Stored entries:
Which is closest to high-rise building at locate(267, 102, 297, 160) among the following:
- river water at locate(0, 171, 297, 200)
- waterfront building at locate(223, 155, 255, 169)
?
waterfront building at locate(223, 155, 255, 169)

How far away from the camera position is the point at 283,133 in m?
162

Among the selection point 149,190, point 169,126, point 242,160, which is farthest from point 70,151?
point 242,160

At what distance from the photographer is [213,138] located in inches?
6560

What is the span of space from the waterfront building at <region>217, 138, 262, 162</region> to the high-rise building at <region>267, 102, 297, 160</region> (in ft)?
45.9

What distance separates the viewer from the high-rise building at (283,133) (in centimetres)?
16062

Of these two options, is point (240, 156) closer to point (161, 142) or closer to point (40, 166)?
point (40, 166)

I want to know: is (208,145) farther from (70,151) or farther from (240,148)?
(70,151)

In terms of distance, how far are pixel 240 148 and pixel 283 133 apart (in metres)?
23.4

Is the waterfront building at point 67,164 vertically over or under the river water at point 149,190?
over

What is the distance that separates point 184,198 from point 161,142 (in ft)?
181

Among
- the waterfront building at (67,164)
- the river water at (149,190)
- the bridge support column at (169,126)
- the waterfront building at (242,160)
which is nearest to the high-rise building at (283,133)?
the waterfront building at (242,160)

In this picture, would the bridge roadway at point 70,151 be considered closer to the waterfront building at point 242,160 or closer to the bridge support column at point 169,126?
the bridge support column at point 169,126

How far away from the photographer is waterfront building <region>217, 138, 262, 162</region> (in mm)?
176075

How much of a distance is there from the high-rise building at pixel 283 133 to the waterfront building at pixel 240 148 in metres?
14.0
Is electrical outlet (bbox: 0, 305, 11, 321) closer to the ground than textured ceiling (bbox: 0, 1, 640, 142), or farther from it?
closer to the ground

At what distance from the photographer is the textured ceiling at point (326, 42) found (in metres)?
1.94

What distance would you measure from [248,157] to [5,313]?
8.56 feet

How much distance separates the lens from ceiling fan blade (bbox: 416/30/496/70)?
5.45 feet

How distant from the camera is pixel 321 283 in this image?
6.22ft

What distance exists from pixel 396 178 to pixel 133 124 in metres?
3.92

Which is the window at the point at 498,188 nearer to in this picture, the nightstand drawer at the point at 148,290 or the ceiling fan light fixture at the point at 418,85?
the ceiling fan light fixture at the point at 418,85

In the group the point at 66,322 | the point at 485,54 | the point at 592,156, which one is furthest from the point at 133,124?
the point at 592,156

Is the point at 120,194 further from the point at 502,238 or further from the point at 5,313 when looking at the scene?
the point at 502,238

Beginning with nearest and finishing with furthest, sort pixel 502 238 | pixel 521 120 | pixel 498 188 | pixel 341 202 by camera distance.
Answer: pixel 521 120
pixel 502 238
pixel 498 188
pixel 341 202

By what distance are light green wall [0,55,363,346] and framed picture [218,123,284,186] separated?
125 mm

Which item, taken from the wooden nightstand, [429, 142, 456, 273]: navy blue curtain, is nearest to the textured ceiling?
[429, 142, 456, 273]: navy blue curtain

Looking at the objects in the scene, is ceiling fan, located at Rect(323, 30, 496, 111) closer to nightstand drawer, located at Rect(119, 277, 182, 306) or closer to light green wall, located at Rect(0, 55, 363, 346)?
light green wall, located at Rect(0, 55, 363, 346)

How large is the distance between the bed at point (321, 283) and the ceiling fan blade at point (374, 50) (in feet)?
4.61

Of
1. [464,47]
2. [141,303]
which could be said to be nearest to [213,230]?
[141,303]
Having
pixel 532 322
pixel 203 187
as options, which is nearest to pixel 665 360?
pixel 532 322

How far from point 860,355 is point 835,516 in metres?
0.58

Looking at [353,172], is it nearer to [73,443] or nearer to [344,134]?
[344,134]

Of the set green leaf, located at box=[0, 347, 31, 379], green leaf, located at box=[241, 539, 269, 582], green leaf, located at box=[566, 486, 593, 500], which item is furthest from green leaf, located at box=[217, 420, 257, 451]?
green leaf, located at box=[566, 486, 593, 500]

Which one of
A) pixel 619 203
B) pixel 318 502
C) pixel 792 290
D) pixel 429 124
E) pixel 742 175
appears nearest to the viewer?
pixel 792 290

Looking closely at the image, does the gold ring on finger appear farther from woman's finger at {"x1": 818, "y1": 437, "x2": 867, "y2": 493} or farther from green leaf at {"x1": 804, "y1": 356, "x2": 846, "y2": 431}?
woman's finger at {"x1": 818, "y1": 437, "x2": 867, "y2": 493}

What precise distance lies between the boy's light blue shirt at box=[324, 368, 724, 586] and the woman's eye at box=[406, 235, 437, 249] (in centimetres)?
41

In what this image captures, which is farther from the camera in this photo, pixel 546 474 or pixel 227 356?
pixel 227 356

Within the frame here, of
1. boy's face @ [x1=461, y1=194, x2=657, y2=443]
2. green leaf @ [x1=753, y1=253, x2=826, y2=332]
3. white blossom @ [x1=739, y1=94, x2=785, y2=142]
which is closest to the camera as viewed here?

What is needed:
Return the material exactly as it stands.

Response to the exercise:
Which is closest to high-rise building at locate(267, 102, 297, 160) among the following:
- river water at locate(0, 171, 297, 200)
- waterfront building at locate(223, 155, 255, 169)
?
waterfront building at locate(223, 155, 255, 169)

How far away from the camera position is the point at 283,133 in m?
162

Among the selection point 149,190, point 169,126, point 242,160, which is farthest from point 70,151?
point 242,160

At what distance from the photographer is [213,138] located in inches?
6560

What is the span of space from the waterfront building at <region>217, 138, 262, 162</region> to the high-rise building at <region>267, 102, 297, 160</region> (in ft)?
45.9

What distance separates the viewer from the high-rise building at (283,133) (in centimetres)?
16062

Of these two options, is point (240, 156) closer to point (161, 142) or closer to point (40, 166)?
point (40, 166)

I want to know: is (208,145) farther from (70,151) or farther from (240,148)?
(70,151)

In terms of distance, how far are pixel 240 148 and pixel 283 133 apart (in metres)?
23.4

Is the waterfront building at point 67,164 vertically over or under the river water at point 149,190?
over

What is the distance that separates point 184,198 from point 161,142 (in ft)?
181

Among
- the waterfront building at (67,164)
- the river water at (149,190)
- the bridge support column at (169,126)
- the waterfront building at (242,160)
which is nearest to the high-rise building at (283,133)?
the waterfront building at (242,160)

In this picture, would the bridge roadway at point 70,151 be considered closer to the waterfront building at point 242,160 or closer to the bridge support column at point 169,126?
the bridge support column at point 169,126

How far away from the photographer is waterfront building <region>217, 138, 262, 162</region> (in mm)?
176075

How much of a distance is there from the high-rise building at pixel 283 133 to the waterfront building at pixel 240 148 in metres?
14.0
Is electrical outlet (bbox: 0, 305, 11, 321) closer to the ground than textured ceiling (bbox: 0, 1, 640, 142), or farther from it?
closer to the ground

At what distance from the photographer is the textured ceiling at point (326, 42) found (in metres)?
1.94

What distance would you measure from [248,157] to [5,313]?
8.56 feet

How much distance separates the lens from ceiling fan blade (bbox: 416/30/496/70)?
5.45 feet

How distant from the camera is pixel 321 283 in this image?
6.22ft

What distance exists from pixel 396 178 to pixel 133 124 in metres?
3.92

Which is the window at the point at 498,188 nearer to in this picture, the nightstand drawer at the point at 148,290 or the ceiling fan light fixture at the point at 418,85?
the ceiling fan light fixture at the point at 418,85

In the group the point at 66,322 | the point at 485,54 | the point at 592,156, which one is furthest from the point at 133,124?
the point at 592,156

Is the point at 120,194 further from the point at 502,238 or further from the point at 5,313 when looking at the scene?
the point at 502,238

Beginning with nearest and finishing with furthest, sort pixel 502 238 | pixel 521 120 | pixel 498 188 | pixel 341 202 by camera distance.
Answer: pixel 521 120
pixel 502 238
pixel 498 188
pixel 341 202

By what distance are light green wall [0,55,363,346] and framed picture [218,123,284,186] separated?
125 mm

Which item, taken from the wooden nightstand, [429, 142, 456, 273]: navy blue curtain, is nearest to the textured ceiling?
[429, 142, 456, 273]: navy blue curtain

Looking at the objects in the scene, is ceiling fan, located at Rect(323, 30, 496, 111) closer to nightstand drawer, located at Rect(119, 277, 182, 306) or closer to light green wall, located at Rect(0, 55, 363, 346)?
light green wall, located at Rect(0, 55, 363, 346)

How large is the distance between the bed at point (321, 283) and the ceiling fan blade at point (374, 50) (in feet)?
4.61

Of
1. [464,47]
2. [141,303]
which could be said to be nearest to [213,230]?
[141,303]
Having
pixel 532 322
pixel 203 187
as options, which is nearest to pixel 665 360?
pixel 532 322

How far from point 860,355 is point 835,516 in metres?
0.58

Looking at [353,172], is it nearer to [73,443] or nearer to [344,134]?
[344,134]

Of the set green leaf, located at box=[0, 347, 31, 379], green leaf, located at box=[241, 539, 269, 582], green leaf, located at box=[566, 486, 593, 500], which item is furthest from green leaf, located at box=[217, 420, 257, 451]?
green leaf, located at box=[566, 486, 593, 500]

Which one of
A) pixel 619 203
B) pixel 318 502
C) pixel 792 290
D) pixel 429 124
E) pixel 742 175
appears nearest to the viewer?
pixel 792 290

Looking closely at the image, does the gold ring on finger appear farther from woman's finger at {"x1": 818, "y1": 437, "x2": 867, "y2": 493} or farther from green leaf at {"x1": 804, "y1": 356, "x2": 846, "y2": 431}?
woman's finger at {"x1": 818, "y1": 437, "x2": 867, "y2": 493}

What precise distance lies between the boy's light blue shirt at box=[324, 368, 724, 586] and the woman's eye at box=[406, 235, 437, 249] (in centimetres)?
41

In what this image captures, which is farther from the camera in this photo, pixel 546 474 or pixel 227 356?
pixel 227 356

Within the frame here, of
1. boy's face @ [x1=461, y1=194, x2=657, y2=443]
2. green leaf @ [x1=753, y1=253, x2=826, y2=332]
3. white blossom @ [x1=739, y1=94, x2=785, y2=142]
which is closest to the camera as viewed here?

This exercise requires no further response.